Other pet tips for fall and winter
As you’re preparing your home and yard for the end of the year, here are a few other winter and fall pet safety tips to consider:
- Watch for rodents. Both dogs and cats are big fans of attacking rodents, and if they spot one, they might go chasing after it. While your pet proudly bringing a mouse or rat into your home is haunting enough, rodenticides and other cold weather poisons can cause even more damage. If you or a neighbor uses rodenticides to poison these pests, keep them inaccessible to your pets.
- Avoid toxic antifreeze. Many people give their car a tune-up in fall to prepare for the cold weather. Antifreeze, also known as engine coolant, keeps a car’s radiator from freezing. It can be very beneficial for your vehicle, but harmful to your pets. If you spill, make sure to keep your dog away from the mess and clean it up immediately. You may also want to consider switching to a more environmentally friendly antifreeze. Coolants made from propylene glycol are significantly less toxic than ethylene glycol coolants.

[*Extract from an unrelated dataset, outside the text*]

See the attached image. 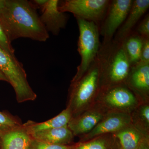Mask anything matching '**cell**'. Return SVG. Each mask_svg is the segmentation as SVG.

- Clean up school supplies. Peanut butter and jelly. Spaghetti and meatballs. Kids and messy rooms. These are classic combinations, but they’re all dangerous for your pets if they chow down. Common school supplies like markers, crayons, glue, and stickers may have toxic components to them, and they’re likely to cause upset stomachs and blockages if ingested.

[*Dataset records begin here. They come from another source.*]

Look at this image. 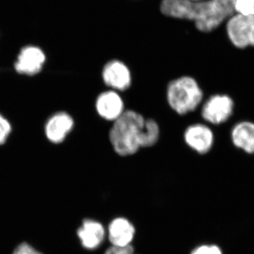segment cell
<instances>
[{
	"label": "cell",
	"instance_id": "9c48e42d",
	"mask_svg": "<svg viewBox=\"0 0 254 254\" xmlns=\"http://www.w3.org/2000/svg\"><path fill=\"white\" fill-rule=\"evenodd\" d=\"M46 60V55L41 48L32 46L24 47L14 64L15 70L21 74L33 76L41 72Z\"/></svg>",
	"mask_w": 254,
	"mask_h": 254
},
{
	"label": "cell",
	"instance_id": "9a60e30c",
	"mask_svg": "<svg viewBox=\"0 0 254 254\" xmlns=\"http://www.w3.org/2000/svg\"><path fill=\"white\" fill-rule=\"evenodd\" d=\"M191 254H224L223 250L217 245H202L192 252Z\"/></svg>",
	"mask_w": 254,
	"mask_h": 254
},
{
	"label": "cell",
	"instance_id": "7c38bea8",
	"mask_svg": "<svg viewBox=\"0 0 254 254\" xmlns=\"http://www.w3.org/2000/svg\"><path fill=\"white\" fill-rule=\"evenodd\" d=\"M109 240L114 247H124L129 245L134 237L135 228L127 219H115L110 224Z\"/></svg>",
	"mask_w": 254,
	"mask_h": 254
},
{
	"label": "cell",
	"instance_id": "277c9868",
	"mask_svg": "<svg viewBox=\"0 0 254 254\" xmlns=\"http://www.w3.org/2000/svg\"><path fill=\"white\" fill-rule=\"evenodd\" d=\"M235 100L227 93H215L205 100L200 115L206 123L221 125L231 120L235 115Z\"/></svg>",
	"mask_w": 254,
	"mask_h": 254
},
{
	"label": "cell",
	"instance_id": "5b68a950",
	"mask_svg": "<svg viewBox=\"0 0 254 254\" xmlns=\"http://www.w3.org/2000/svg\"><path fill=\"white\" fill-rule=\"evenodd\" d=\"M227 32L235 48L241 50L254 48V15H233L227 22Z\"/></svg>",
	"mask_w": 254,
	"mask_h": 254
},
{
	"label": "cell",
	"instance_id": "7a4b0ae2",
	"mask_svg": "<svg viewBox=\"0 0 254 254\" xmlns=\"http://www.w3.org/2000/svg\"><path fill=\"white\" fill-rule=\"evenodd\" d=\"M160 11L170 17L193 21L198 31L209 33L235 14V0H163Z\"/></svg>",
	"mask_w": 254,
	"mask_h": 254
},
{
	"label": "cell",
	"instance_id": "2e32d148",
	"mask_svg": "<svg viewBox=\"0 0 254 254\" xmlns=\"http://www.w3.org/2000/svg\"><path fill=\"white\" fill-rule=\"evenodd\" d=\"M11 131V125L0 115V145L4 144Z\"/></svg>",
	"mask_w": 254,
	"mask_h": 254
},
{
	"label": "cell",
	"instance_id": "e0dca14e",
	"mask_svg": "<svg viewBox=\"0 0 254 254\" xmlns=\"http://www.w3.org/2000/svg\"><path fill=\"white\" fill-rule=\"evenodd\" d=\"M134 249L131 245L124 247H110L106 250L104 254H133Z\"/></svg>",
	"mask_w": 254,
	"mask_h": 254
},
{
	"label": "cell",
	"instance_id": "8992f818",
	"mask_svg": "<svg viewBox=\"0 0 254 254\" xmlns=\"http://www.w3.org/2000/svg\"><path fill=\"white\" fill-rule=\"evenodd\" d=\"M184 140L190 149L198 154L205 155L213 148L215 133L211 128L205 124H193L185 130Z\"/></svg>",
	"mask_w": 254,
	"mask_h": 254
},
{
	"label": "cell",
	"instance_id": "3957f363",
	"mask_svg": "<svg viewBox=\"0 0 254 254\" xmlns=\"http://www.w3.org/2000/svg\"><path fill=\"white\" fill-rule=\"evenodd\" d=\"M203 91L194 78L183 76L170 81L167 87L169 106L180 115L195 111L201 104Z\"/></svg>",
	"mask_w": 254,
	"mask_h": 254
},
{
	"label": "cell",
	"instance_id": "d6986e66",
	"mask_svg": "<svg viewBox=\"0 0 254 254\" xmlns=\"http://www.w3.org/2000/svg\"><path fill=\"white\" fill-rule=\"evenodd\" d=\"M192 1H200V0H192Z\"/></svg>",
	"mask_w": 254,
	"mask_h": 254
},
{
	"label": "cell",
	"instance_id": "5bb4252c",
	"mask_svg": "<svg viewBox=\"0 0 254 254\" xmlns=\"http://www.w3.org/2000/svg\"><path fill=\"white\" fill-rule=\"evenodd\" d=\"M235 11L243 16L254 15V0H235Z\"/></svg>",
	"mask_w": 254,
	"mask_h": 254
},
{
	"label": "cell",
	"instance_id": "30bf717a",
	"mask_svg": "<svg viewBox=\"0 0 254 254\" xmlns=\"http://www.w3.org/2000/svg\"><path fill=\"white\" fill-rule=\"evenodd\" d=\"M230 139L232 146L249 155H254V122L237 121L231 127Z\"/></svg>",
	"mask_w": 254,
	"mask_h": 254
},
{
	"label": "cell",
	"instance_id": "ac0fdd59",
	"mask_svg": "<svg viewBox=\"0 0 254 254\" xmlns=\"http://www.w3.org/2000/svg\"><path fill=\"white\" fill-rule=\"evenodd\" d=\"M13 254H42L35 250L33 247L28 244H21L18 246Z\"/></svg>",
	"mask_w": 254,
	"mask_h": 254
},
{
	"label": "cell",
	"instance_id": "ba28073f",
	"mask_svg": "<svg viewBox=\"0 0 254 254\" xmlns=\"http://www.w3.org/2000/svg\"><path fill=\"white\" fill-rule=\"evenodd\" d=\"M95 108L100 118L114 123L125 113V102L119 92L108 90L98 95Z\"/></svg>",
	"mask_w": 254,
	"mask_h": 254
},
{
	"label": "cell",
	"instance_id": "8fae6325",
	"mask_svg": "<svg viewBox=\"0 0 254 254\" xmlns=\"http://www.w3.org/2000/svg\"><path fill=\"white\" fill-rule=\"evenodd\" d=\"M73 127V120L69 115L65 113H58L47 123L46 136L53 143H61L72 130Z\"/></svg>",
	"mask_w": 254,
	"mask_h": 254
},
{
	"label": "cell",
	"instance_id": "6da1fadb",
	"mask_svg": "<svg viewBox=\"0 0 254 254\" xmlns=\"http://www.w3.org/2000/svg\"><path fill=\"white\" fill-rule=\"evenodd\" d=\"M160 127L153 119H145L134 110H125L114 122L109 139L115 153L122 157L136 154L141 148H150L158 143Z\"/></svg>",
	"mask_w": 254,
	"mask_h": 254
},
{
	"label": "cell",
	"instance_id": "4fadbf2b",
	"mask_svg": "<svg viewBox=\"0 0 254 254\" xmlns=\"http://www.w3.org/2000/svg\"><path fill=\"white\" fill-rule=\"evenodd\" d=\"M82 245L88 250L97 248L102 243L105 237L104 227L99 222L87 220L78 230Z\"/></svg>",
	"mask_w": 254,
	"mask_h": 254
},
{
	"label": "cell",
	"instance_id": "52a82bcc",
	"mask_svg": "<svg viewBox=\"0 0 254 254\" xmlns=\"http://www.w3.org/2000/svg\"><path fill=\"white\" fill-rule=\"evenodd\" d=\"M105 86L115 91H125L131 86L132 76L126 64L118 60L108 62L102 71Z\"/></svg>",
	"mask_w": 254,
	"mask_h": 254
}]
</instances>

- Plan ahead for travel. Are you traveling at some point during the holidays? Even if it’s only for a few days, pet sitters are in high demand. Don’t wait until the last minute to lock in a sitter, whether a professional or a friend. The same goes for groomers, as schedules fill up quickly and flexibility is often limited.
Prepare your pets for the elements and festivities of the seasons for a happy and healthy home. The best part? They know you’re looking out for them and they’ll thank you for your care with extra cuddles.